Read the text of the decision before bringing politics into it.

IANAL, but browsing the text:

\- The ruling cites the Wisconsin constitution.

\- Governors can issue emergency orders (and maybe rules?) effective for 150
days.

\- There's a distinction drawn between orders and rules. It doesn't matter if
it's declared as an order, if it invokes the powers reserved for rules, it's a
rule.

\- Some reasons the court found it to be a rule: it applies to a general class
(all residents), and defines new crimes (non-compliance)

\- Criminal penalties can only be invoked for properly-promulgated rules.

\- Therefore, it's a rule, not an order.

\- Can it be a valid emergency rule?
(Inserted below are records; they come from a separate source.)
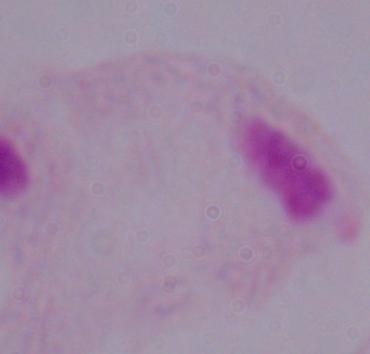
{
  "magnification": "1000x",
  "modality": "photomicrograph",
  "identification": "trichomonad"
}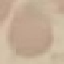
Summary:
  - Malaria status: uninfected
  - Stain: Giemsa
  - Preparation: thin smear
  - Capture: smartphone camera at the microscope eyepiece
  - Image type: automatically extracted cell patch, resized to 64 × 64 pixels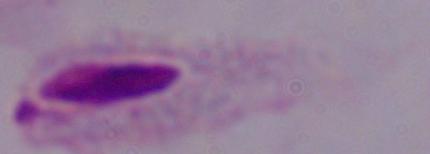
Summary:
  - Modality: micrograph
  - Magnification: 1000x
  - Identification: trichomonad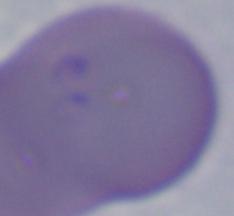

magnification = 1000x
identification = Babesia
modality = photomicrograph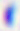

400x magnification. Photomicrograph. Toxoplasma gondii is seen.Assess this cell for malaria.
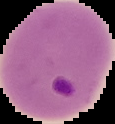
Parasitized.

{
  "image_type": "segmented cell region on a black background",
  "preparation": "thin blood smear",
  "image_size": "115×124 pixels"
}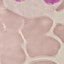

Summary:
  - Result: negative for malaria parasites
  - Image type: automatically extracted cell patch, resized to 64 × 64 pixels
  - Preparation: thin smear
  - Stain: Giemsa
  - Capture: smartphone camera at the microscope eyepieceName the parasite shown.
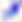
Toxoplasma gondii.

Micrograph. 400x magnification.Point out each Plasmodium parasite.
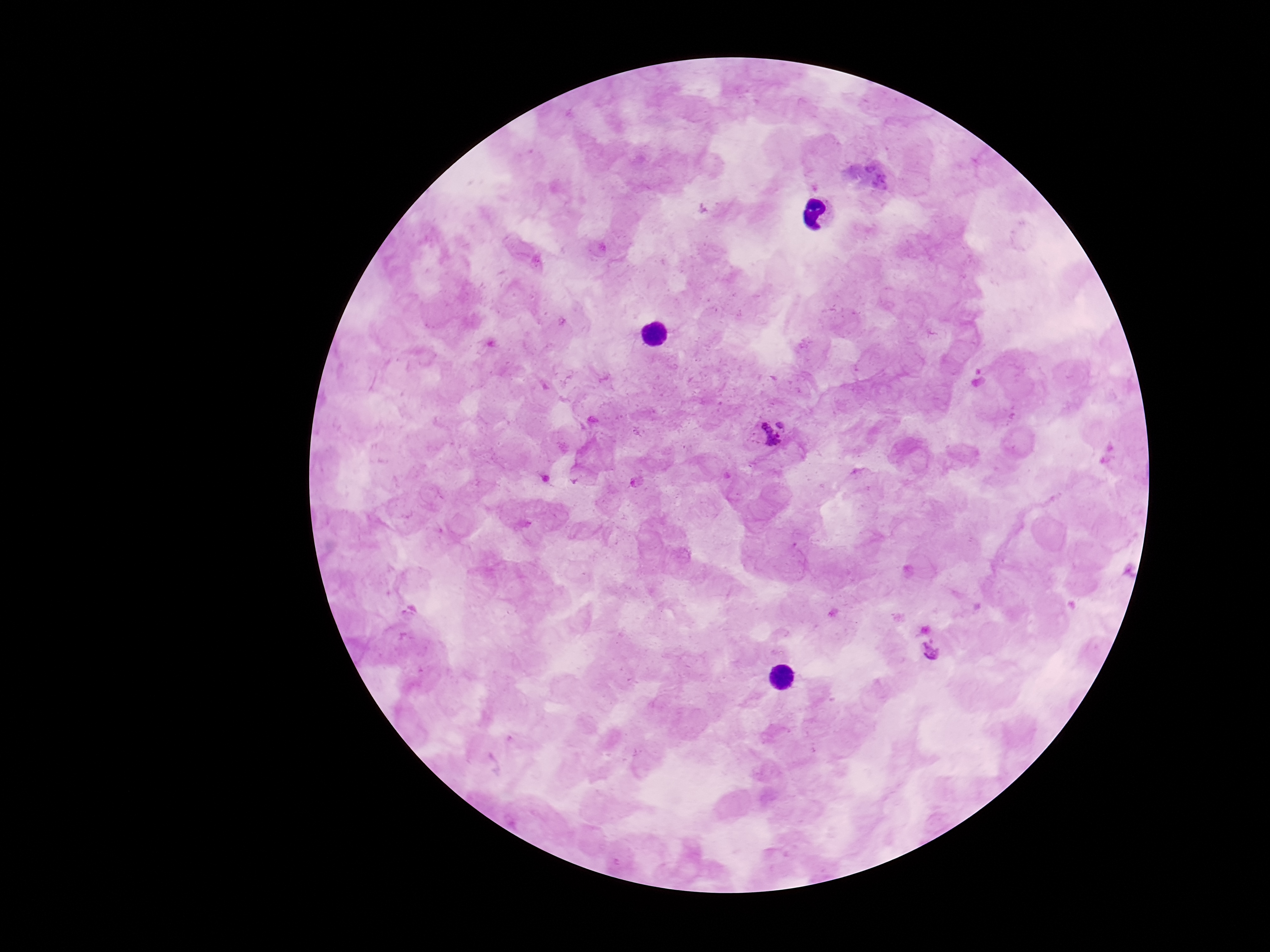

Approximate centers as {x, y} in pixels.
Plasmodium parasites: {771, 431}, {637, 482}, {932, 652}.

patient malaria status = positive
image size = 1270×952 pixels
stain = Giemsa
capture = smartphone camera through the microscope eyepiece
preparation = thick blood smear
field of view = single
magnification = 100x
The court cites an example of a forest
fire, there's no time for deliberation.

\- The end date is ambiguous and this emergency is long-lived, therefore it
could be brought for deliberation like a normal rule.

Then there's lots of handwringing about "an unelected official imprisoning
whoever she sees fit", which is very handwavey and makes me suspect:

\- The emergency rulemaking machinery of Wisconsin is vaguely defined, so
there's not a specific rebuttal.

\- There might have been some judicial activism here.

Ideally, the court would grant a stay on the enforcement of the decision, to
give her time to properly promulgate the rule.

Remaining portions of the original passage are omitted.